Task details
Copy out the whole page text on pension types word for word.

At Galleon Wealth Management, we understand how difficult it is to work out pension options if you live in Rushmere St Andrew, Ipswich, or the wider Suffolk county. Here, we have come up with a few potential options available to you:
Types of Pension
A Stakeholder Pension is a long-term investment that helps you build up a sum of money that can use to provide yourself with an income in retirement.
It differs from other personal pensions as it must meet minimum Government requirements on capped charges and low minimum payment levels.
A personal Pension is a long-term investment that aims to help you build up a pot of money that you can use to buy an income when you retire.

Entries supplied
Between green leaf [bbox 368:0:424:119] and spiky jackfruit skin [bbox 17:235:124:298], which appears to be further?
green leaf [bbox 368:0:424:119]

--

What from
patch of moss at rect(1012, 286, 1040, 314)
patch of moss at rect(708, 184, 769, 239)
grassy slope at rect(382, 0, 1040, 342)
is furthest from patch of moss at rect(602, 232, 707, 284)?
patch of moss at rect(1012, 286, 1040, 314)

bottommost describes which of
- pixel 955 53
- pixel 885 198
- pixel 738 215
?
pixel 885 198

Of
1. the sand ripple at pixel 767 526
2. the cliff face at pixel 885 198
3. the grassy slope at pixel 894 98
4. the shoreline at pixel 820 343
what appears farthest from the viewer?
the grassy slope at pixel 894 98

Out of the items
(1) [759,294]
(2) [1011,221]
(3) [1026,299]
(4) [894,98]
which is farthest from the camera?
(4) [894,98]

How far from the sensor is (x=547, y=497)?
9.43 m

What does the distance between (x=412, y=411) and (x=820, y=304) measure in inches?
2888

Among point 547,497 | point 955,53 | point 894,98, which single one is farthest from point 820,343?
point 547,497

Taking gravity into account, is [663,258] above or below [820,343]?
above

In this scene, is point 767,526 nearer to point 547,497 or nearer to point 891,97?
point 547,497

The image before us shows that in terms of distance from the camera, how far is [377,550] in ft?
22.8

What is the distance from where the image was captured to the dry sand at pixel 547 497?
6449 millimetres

Problem solution
At Galleon Wealth Management, we understand how difficult it is to work out pension options if you live in Rushmere St Andrew, Ipswich, or the wider Suffolk county. Here, we have come up with a few potential options available to you:
Types of Pension
A Stakeholder Pension is a long-term investment that helps you build up a sum of money that can use to provide yourself with an income in retirement.
It differs from other personal pensions as it must meet minimum Government requirements on capped charges and low minimum payment levels.
A personal Pension is a long-term investment that aims to help you build up a pot of money that you can use to buy an income when you retire.